NFC is Bluetooth’s replacement and will serve to send basically anything from phone to phone. Cool!
- Sony wants to buy Ericsson out of Sony Ericsson (2nd story). This fits with the rumour that it was Sony, and not Sony Ericsson, that was interested in webOS.
- Still, Sony Ericsson had a decent third quarter. The plan is to drop everything but smartphones in the next twelve months. Of course, the question remains which OS these smartphones will run on. Right now it’s Android, and that will remain true for another six months, but after that it might be webOS or something else.
- Earlier I reported it was coming, and it’s here now: the Facebook SIM card. The user accesses Facebook via SMS and doesn’t even have to do anything. An unlimited Facebook-SMS plan is included.
Now this is a mobile strategy to reach the next billion. Facebook leaves its competitors to eat its dust.
- Some more information about Facebook’s Project Spartan, which is HTML5-based. Also, Facebook releases a quite nice HTML5 resource.
This once more proves that Facebook is one of the most innovative mobile companies, although it’s rarely praised for that.

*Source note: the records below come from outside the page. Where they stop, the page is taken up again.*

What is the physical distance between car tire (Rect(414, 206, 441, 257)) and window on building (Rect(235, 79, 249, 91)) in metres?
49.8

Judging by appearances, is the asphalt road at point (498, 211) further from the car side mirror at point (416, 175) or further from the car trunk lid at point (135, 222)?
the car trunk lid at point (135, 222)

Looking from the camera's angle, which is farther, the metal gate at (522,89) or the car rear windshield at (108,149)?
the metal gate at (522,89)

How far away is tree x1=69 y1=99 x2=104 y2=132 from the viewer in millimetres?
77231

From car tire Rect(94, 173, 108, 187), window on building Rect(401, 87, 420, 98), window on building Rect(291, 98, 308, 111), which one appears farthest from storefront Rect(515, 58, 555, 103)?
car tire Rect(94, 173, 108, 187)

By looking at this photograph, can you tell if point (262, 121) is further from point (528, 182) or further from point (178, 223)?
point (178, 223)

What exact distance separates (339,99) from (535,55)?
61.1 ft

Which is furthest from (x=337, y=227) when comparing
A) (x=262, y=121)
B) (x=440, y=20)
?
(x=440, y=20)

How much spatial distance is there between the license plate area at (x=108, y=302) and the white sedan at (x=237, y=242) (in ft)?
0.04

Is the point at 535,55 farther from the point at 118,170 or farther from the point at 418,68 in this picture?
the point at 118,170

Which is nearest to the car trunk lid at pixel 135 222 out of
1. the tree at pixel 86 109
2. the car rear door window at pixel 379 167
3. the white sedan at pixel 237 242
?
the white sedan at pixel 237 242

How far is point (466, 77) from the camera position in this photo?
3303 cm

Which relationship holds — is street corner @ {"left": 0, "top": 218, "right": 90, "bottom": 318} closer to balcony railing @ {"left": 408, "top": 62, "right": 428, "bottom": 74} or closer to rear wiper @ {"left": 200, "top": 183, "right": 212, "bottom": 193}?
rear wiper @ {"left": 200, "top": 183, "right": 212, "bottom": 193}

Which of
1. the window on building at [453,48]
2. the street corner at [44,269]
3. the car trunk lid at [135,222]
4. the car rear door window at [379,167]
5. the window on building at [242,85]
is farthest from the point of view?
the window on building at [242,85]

- More companies start to understand the next billion: CNN released an S40 app. Not quite in the same league as the Facebook SIM card, but still a commendable effort.
- Ewan McLeod considers iCloud in the enterprise and concludes it’s not ready: there are too few ways for corporate IT departments to keep an overview and implement security.
That might change, though. Apple always goes for the consumer market first. I don’t doubt somebody in Cupertino is considering iCloud adoption by the enterprise, and is drawing up plans.
- Interesting mobile micro-insurance system in Kenya.
- Cool. Shake this phone and it’ll switch networks for you.
- Network hopping on the iPhone 4S is not without problems.
- Huawei was caught in a string of lies (source in Dutch). It told European companies that it had succesfully cooperated with a whole list of big companies, but De Volkskrant found that about half of these companies never actually cooperated with Huawei.
- Overview of what’s new in Windows 8 memory management, which is important if Windows 8 is going to run on tablets.
Say what you want, but Microsoft is serious about Windows 8/Metro tablets, and is consistently making the correct choices.
- Joe Hewitt muses about URLs, and how native apps use proprietary URL schemas, and how a community-maintained translation database could help here.